Seventy-six per cent of organizations stated that the proposed requirements were creating an uneven playing field, while only 22 per cent said that their organization would benefit competitively. Sixty-three per cent said that the proposed compensation caps will reduce the organization’s ability to pay for performance and 53 per cent believed that they would maintain total compensation levels, regardless of the level of bonus cap. Unsurprisingly then, 75 per cent of companies were looking at creative compensation alternatives. Interestingly, 70 per cent said that that there would be a shifting focus from compensation to other elements of the total employee value proposition, such as flexible working arrangements, training and career development.
“Since bringing new talent into the organization is becoming more costly due to higher fixed salaries and larger amounts of deferred compensation, many companies are increasingly focusing on programs to engage and develop existing talent,” said Dr Hans Kothuis, Mercer partner and executive rewards leader for Asia and the Middle East.
Mercer’s Global Financial Services Executive Remuneration Report analyzed data from 78 financial services organizations, including banks and insurers, across Europe, North America and the emerging markets. Pay within financial services, and amongst senior executives more broadly, is the subject of much regulatory activity globally, including developments such as on pay and bonus caps, with particular impact in Europe.
Emerging markets
Mercer said that the approach on regulating executive pay in Asia has been predominantly principles-based, providing guidelines rather than instructions. The firm said that companies in the emerging markets tend to use multiple bonus pools with divisional or business unit specific performance measures determining the pools at each division or business unit. They are more likely to use a scorecard evaluation approach, with a set of multiple measures and lenses to assess performance and fund the bonus pools.
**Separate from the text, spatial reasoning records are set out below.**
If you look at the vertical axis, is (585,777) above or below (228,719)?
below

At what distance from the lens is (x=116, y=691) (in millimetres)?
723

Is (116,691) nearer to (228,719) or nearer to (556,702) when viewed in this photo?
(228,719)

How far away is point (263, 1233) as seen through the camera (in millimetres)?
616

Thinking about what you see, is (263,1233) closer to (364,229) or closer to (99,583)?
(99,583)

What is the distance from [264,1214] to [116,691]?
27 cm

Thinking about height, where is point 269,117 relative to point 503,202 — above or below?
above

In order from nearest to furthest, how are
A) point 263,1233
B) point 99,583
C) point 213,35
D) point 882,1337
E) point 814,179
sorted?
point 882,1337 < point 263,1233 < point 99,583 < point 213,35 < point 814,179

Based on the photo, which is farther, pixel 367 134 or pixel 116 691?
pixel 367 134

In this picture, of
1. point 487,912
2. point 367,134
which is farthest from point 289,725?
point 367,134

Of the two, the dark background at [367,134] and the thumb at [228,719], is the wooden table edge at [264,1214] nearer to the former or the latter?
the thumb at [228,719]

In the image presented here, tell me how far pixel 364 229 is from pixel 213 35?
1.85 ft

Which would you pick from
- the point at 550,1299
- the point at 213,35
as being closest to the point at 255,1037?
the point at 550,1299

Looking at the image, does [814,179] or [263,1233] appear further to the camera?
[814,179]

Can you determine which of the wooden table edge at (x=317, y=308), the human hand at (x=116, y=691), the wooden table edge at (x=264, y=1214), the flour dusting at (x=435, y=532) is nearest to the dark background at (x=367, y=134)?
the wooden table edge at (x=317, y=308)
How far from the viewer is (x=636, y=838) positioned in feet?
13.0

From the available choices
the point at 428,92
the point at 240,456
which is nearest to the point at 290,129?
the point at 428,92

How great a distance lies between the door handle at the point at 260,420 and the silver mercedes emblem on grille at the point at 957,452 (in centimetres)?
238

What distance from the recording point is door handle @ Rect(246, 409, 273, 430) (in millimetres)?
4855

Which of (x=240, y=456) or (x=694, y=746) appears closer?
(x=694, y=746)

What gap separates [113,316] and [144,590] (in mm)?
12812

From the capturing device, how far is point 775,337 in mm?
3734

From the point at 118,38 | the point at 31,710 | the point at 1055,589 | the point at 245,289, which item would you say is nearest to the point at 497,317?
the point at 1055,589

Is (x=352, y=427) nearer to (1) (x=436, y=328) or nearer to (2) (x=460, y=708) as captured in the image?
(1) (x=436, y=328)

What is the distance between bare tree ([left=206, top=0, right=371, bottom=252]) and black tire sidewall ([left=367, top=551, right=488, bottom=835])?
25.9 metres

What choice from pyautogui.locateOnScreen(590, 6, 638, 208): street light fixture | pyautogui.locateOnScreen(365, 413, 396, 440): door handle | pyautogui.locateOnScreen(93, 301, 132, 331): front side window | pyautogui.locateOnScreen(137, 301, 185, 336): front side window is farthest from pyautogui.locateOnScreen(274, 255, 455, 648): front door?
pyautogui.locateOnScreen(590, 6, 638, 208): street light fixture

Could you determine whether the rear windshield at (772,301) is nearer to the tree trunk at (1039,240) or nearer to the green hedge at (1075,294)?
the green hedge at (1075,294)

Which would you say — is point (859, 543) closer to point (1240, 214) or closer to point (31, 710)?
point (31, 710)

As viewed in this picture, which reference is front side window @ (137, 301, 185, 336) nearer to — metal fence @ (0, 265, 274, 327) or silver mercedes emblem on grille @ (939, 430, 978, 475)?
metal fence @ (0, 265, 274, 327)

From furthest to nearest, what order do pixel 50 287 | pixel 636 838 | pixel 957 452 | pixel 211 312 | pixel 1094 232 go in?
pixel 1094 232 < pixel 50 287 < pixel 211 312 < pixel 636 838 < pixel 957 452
In addition, the report found that many financial institutions do not articulate a maximum incentive opportunity (cap) and the setting of fixed to variable compensation ratio is not yet on the agenda at many financial institutions within the emerging markets. Another point of interest is that for 2014 companies in the emerging markets plan to decrease the weight of annual incentives and increase the weight of multi-year compensation, the firm said.
The report also shows that in the emerging markets, the human resources department is much more involved than in the other markets of Europe and North America, within its performance and pay process. Mercer said that the compensation function at financial institutions in the emerging markets tends to be less strongly staffed at the corporate level, and with more staff at the region or country level, when compared to organizations from Europe and North America.
Europe
Mercer’s report revealed that European organizations will begin preparing for CRD IV changes in 2013, the most significant changes will be for the 2014 performance year. Respondents indicated that they will respond by raising base salaries for impacted employees as well as raising allowances and non-core compensation. Companies may also increase the vesting period for deferred compensation to five years and/or introduce new long-term incentive programmes to take advantage of the discount CRD IV allows for this longer vesting on 25 per cent of variable pay, the firm said.
North America
The report reveals that US regulators in particular are working with the largest banks to ensure pay practices are aligned with the FSB principles, and have resisted a “one size fits all” solution. Mercer said that North American companies expect less impact from EU regulation than their European counterparts, even though their EU-based material risk-takers will be covered by the same requirements. As in Europe, the main response in this region is to raise base salaries, allowances and non-core compensation for those employees touched by the CRD IV regulation. Mercer has observed that US banks are also reducing their maximum pay out ranges in their corporate incentive programs, thereby reducing the leverage in their plans.